▸ REQUIRED ACTION 1:
Answer these from the surgical smoke summary:
(a) What kind of backbone does the desmoking model use?
(b) How many da Vinci image pairs are in the new dataset?
(c) Which two downstream tasks does the method make more accurate?
▸ REQUIRED ACTION 2: List everything the surgical smoke summary says the authors propose, construct, or develop.

🤖 AI Summary
This work addresses the severe degradation of endoscopic imaging caused by surgical smoke, which impairs visual perception and downstream tasks in minimally invasive and robot-assisted surgery. We propose a desmoking model that integrates physical priors with deep learning, employing a Transformer backbone coupled with a physics-inspired desmoking head to jointly predict smoke-free images and smoke distribution maps. To support large-scale supervised training, we construct the largest paired surgical smoke dataset to date—comprising 5,817 da Vinci image pairs—and develop a synthetic smoke generation pipeline. Extensive experiments demonstrate that our method achieves state-of-the-art performance on both public and in-house benchmarks, and significantly enhances the accuracy of downstream tasks such as stereo depth estimation and surgical instrument segmentation.

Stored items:
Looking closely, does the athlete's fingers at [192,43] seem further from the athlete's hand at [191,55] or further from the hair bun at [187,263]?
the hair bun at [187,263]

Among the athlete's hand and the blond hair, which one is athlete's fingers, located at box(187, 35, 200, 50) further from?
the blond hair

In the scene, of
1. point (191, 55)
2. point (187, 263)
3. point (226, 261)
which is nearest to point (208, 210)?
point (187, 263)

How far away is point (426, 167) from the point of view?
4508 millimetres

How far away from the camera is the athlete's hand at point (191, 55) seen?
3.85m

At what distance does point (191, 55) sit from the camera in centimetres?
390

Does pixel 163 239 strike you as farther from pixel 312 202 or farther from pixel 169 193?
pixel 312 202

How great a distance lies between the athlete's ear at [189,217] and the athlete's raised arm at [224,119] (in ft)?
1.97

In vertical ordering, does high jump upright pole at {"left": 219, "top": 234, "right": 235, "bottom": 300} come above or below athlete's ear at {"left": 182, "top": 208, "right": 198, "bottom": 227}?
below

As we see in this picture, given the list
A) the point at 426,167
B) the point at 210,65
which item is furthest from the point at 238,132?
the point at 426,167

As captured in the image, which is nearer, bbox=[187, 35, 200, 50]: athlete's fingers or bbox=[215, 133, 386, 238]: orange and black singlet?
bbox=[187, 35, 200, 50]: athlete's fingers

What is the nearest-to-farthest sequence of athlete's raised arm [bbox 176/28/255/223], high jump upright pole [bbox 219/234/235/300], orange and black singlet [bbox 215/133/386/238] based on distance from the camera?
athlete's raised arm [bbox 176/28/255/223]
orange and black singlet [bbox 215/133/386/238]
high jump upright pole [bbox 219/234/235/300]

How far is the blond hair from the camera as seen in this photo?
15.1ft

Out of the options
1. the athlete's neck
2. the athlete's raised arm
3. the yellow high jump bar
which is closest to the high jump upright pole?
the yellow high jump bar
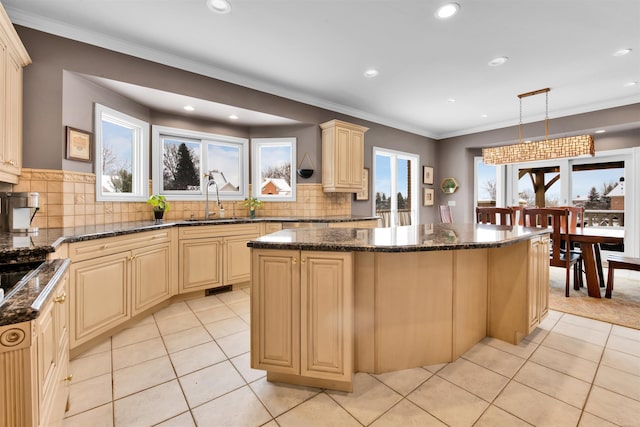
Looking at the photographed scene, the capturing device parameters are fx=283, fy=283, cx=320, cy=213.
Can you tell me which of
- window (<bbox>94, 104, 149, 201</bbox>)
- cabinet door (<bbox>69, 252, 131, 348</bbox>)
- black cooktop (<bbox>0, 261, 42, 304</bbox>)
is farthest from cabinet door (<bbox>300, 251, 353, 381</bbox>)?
window (<bbox>94, 104, 149, 201</bbox>)

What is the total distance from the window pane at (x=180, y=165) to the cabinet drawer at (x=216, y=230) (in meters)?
0.90

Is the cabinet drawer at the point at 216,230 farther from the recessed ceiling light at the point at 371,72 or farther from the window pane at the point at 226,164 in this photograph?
the recessed ceiling light at the point at 371,72

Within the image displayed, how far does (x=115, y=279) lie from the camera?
93.8 inches

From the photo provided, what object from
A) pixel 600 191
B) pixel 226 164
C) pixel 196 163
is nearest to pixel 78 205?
pixel 196 163

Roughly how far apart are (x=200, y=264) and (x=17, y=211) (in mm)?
1574

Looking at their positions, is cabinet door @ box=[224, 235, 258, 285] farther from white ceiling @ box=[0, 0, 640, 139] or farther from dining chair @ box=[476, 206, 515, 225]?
dining chair @ box=[476, 206, 515, 225]

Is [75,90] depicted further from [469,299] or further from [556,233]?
[556,233]

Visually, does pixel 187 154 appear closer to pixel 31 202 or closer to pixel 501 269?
pixel 31 202

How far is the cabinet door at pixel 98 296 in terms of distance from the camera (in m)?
2.06

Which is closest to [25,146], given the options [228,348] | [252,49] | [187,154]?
[187,154]

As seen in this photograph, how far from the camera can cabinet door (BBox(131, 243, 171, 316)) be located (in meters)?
2.59

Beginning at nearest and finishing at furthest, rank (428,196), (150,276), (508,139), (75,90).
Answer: (75,90) < (150,276) < (508,139) < (428,196)

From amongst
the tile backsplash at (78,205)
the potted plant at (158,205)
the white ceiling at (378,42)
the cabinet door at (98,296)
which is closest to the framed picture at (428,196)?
the white ceiling at (378,42)

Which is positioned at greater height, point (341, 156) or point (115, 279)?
point (341, 156)
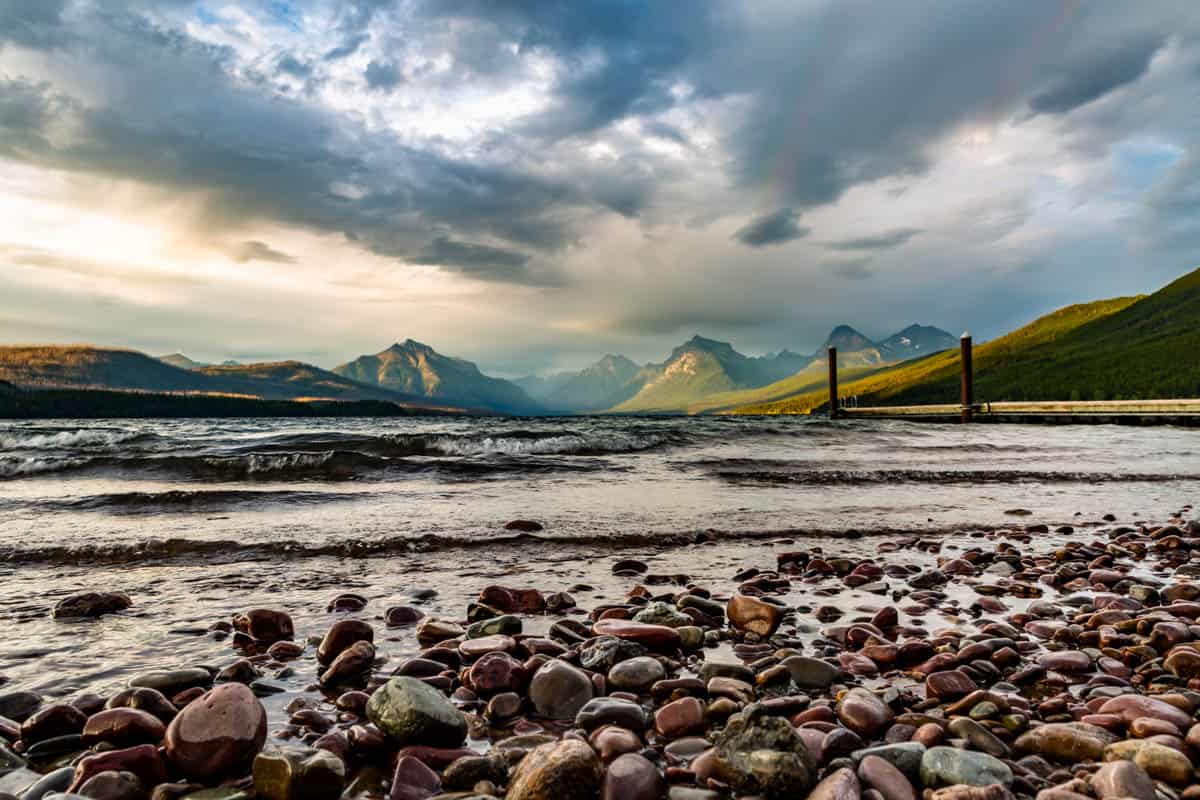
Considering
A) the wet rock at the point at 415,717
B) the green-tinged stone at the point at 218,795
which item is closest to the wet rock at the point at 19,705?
the green-tinged stone at the point at 218,795

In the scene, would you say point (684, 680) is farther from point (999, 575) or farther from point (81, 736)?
point (999, 575)

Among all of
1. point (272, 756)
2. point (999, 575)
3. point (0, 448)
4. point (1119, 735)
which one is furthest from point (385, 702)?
point (0, 448)

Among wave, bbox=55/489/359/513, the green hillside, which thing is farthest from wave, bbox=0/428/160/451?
the green hillside

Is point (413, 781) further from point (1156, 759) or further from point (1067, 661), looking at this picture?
point (1067, 661)

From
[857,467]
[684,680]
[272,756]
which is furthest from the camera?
[857,467]

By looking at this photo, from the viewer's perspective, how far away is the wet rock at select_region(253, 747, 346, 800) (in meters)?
2.46

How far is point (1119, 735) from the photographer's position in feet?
9.53

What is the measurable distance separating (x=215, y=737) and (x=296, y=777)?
1.72 feet

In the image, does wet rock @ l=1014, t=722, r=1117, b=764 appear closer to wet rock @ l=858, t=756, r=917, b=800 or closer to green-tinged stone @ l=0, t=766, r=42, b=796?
wet rock @ l=858, t=756, r=917, b=800

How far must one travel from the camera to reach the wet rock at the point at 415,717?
2844 millimetres

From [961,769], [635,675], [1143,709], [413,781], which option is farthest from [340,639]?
[1143,709]

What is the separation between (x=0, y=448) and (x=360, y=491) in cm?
2710

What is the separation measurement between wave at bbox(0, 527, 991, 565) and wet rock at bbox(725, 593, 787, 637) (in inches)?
120

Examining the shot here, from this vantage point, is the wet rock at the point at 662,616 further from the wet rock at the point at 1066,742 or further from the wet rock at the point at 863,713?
the wet rock at the point at 1066,742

▸ TASK RESPONSE 1:
(a) A Transformer backbone
(b) 5,817
(c) Stereo depth estimation and surgical instrument segmentation

▸ TASK RESPONSE 2:
- A desmoking model that integrates physical priors with deep learning
- The largest paired surgical smoke dataset to date, with 5,817 da Vinci image pairs
- A synthetic smoke generation pipeline